Sleep: The Superpower You’re Probably Ignoring

by | May 7, 2025 | Lifestyle & Habits, Mental Health, Self-Care | 0 comments

What if one simple habit could lower your risk of dementia, heart disease, and burnout, all while making you feel like yourself again?

It’s not another supplement. It’s not a workout. It’s something super foundational. Sleep.

Sleep is your body’s most underrated healing tool. And yet, most of us treat it like an inconvenience and something to squeeze in after everything else is done. Which means it always falls to the bottom of the list.

But shortchanging sleep is like trying to perform on 30% battery while ignoring the charger that’s right next to you.

Why Sleep Is Your Body’s Best Preventive Medicine

Chronic sleep deprivation is now linked to seven of the top 15 causes of death in the U.S., including heart disease, stroke, diabetes, hypertension, and depression. One study even found that sleeping fewer than six hours per night in midlife increases dementia risk by up to 30%.

What’s especially dangerous? The effects are subtle. Losing just one hour of sleep a night may feel manageable, but research shows it leads to a measurable decline in memory, concentration, metabolic health, and cognitive performance. After just ten days, the mental decline is comparable to pulling an all-nighter. Your body starts to falter long before you feel the impact.

Sleep isn’t just rest. It’s a full-body repair process that regulates hormones, lowers inflammation, and clears brain waste linked to Alzheimer’s. While a small percentage of people may have a rare genetic mutation that lets them function on less sleep, most who claim this are simply running on fumes.

As sleep scientist Dr. Erla Bjornsdottir puts it: “If sleep was pitched like a drug – one that lifts your mood, improves performance, prevents disease – we’d all be taking it.” But instead, we push through with caffeine, screens, and willpower. The truth? There’s no biohack, supplement, or workout that replaces sleep.

Sleep: Our Nightly Full-Body Reset Button

Each night, your brain cycles through multiple sleep stages each with specific functions:

Light Sleep: Calms your nervous system, drops stress hormones, and stores short-term memories

Deep Sleep: Boosts immune repair, balances blood sugar, and triggers growth hormone for muscle and tissue recovery

REM Sleep: Rewires emotions, solidifies learning, and builds mental resilience

And here’s the magic: your brain adjusts these stages based on what you need. Had a stressful day? You get more REM. Crushed a tough workout? More deep sleep. Sleep is smart, but only if you give it the space to do its job.
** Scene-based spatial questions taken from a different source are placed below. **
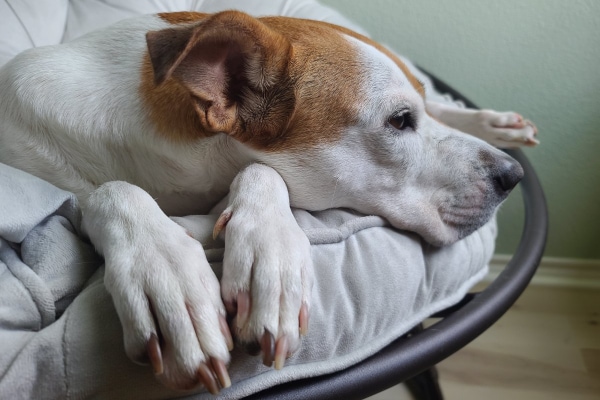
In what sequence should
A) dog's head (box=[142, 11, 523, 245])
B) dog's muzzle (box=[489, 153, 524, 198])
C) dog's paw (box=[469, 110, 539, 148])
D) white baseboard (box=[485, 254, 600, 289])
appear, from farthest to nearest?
white baseboard (box=[485, 254, 600, 289]) → dog's paw (box=[469, 110, 539, 148]) → dog's muzzle (box=[489, 153, 524, 198]) → dog's head (box=[142, 11, 523, 245])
What Happens When You Prioritize Sleep

Sleep isn’t self-indulgent. It’s strategic. It’s how you protect your longevity, your clarity, your energy, and your relationships. The benefits of great sleep include:

✓ Stress resilience rises
✓ Cortisol stabilizes
✓ Blood sugar regulates
✓ Muscles recover faster
✓ Brain fog lifts
✓ Immunity strengthens
✓ Emotional bandwidth expands

Easy Wins: Your Summer Sleep Reset

Summer is a great time to reset your internal clock with all the extra sunlight we have. Here’s how:

☀️ Get Morning Light (ASAP):
Step outside within 30–60 minutes of waking. Morning sunlight anchors your circadian rhythm and tells your body when to produce melatonin later. It’s an incredibly powerful way to keep your circadian rhythm on track and improve your sleep later that night. I love to get up before everyone else in my house and sip coffee in the yard. Those moments really set me up for the day and help me shift from scattered to focused.

📱 Block the Blue
Blue light, which is pervasive in screens and our lightbulbs, significantly interferes with our ability to ease into a great night of sleep. Set yourself up for success. Two hours before bed: stop using screens, wear blue-light blocker glasses, and use red bulbs in lamps. Try a wind-down playlist instead.

Skip the Melatonin (You Probably Don’t Need It)
Your body starts producing melatonin around 6 PM naturally. Support it by creating a calm and restorative environment to keep shifting into rest mode.

🚫 Don’t Hit Snooze
Use the Mel Robbins 5-4-3-2-1 Method. Count down and get up. The extra 9 minutes of snoozing doesn’t help. It confuses your brain and makes you groggier.

🏋️‍♂️ Get Physical Activity Earlier in the Day

Staying physically active and getting exercise each day helps your body prepare for a restful night of sleep. Be sure to avoid exercise late in the day, especially if it is intense.

🍷 Avoid Alcohol and Caffeine Near Bedtime

These interfere with a good night of sleep. Alcohol in particular can be deceptive. It may make some people fall asleep more quickly, but it significantly interrupts sleep patterns and quality, and causes night awakenings.

Sleep isn’t a Luxury

Our productivity-obsessed culture loves to brag about how we can get by on so little. The joke is on them. Sleep makes us a lot more efficient and productive because we feel good and have more energy and clarity. Reframe your mindset to realize that sleep is your built-in medicine, mindset reset, and resilience builder.


And the best part? You can start tonight.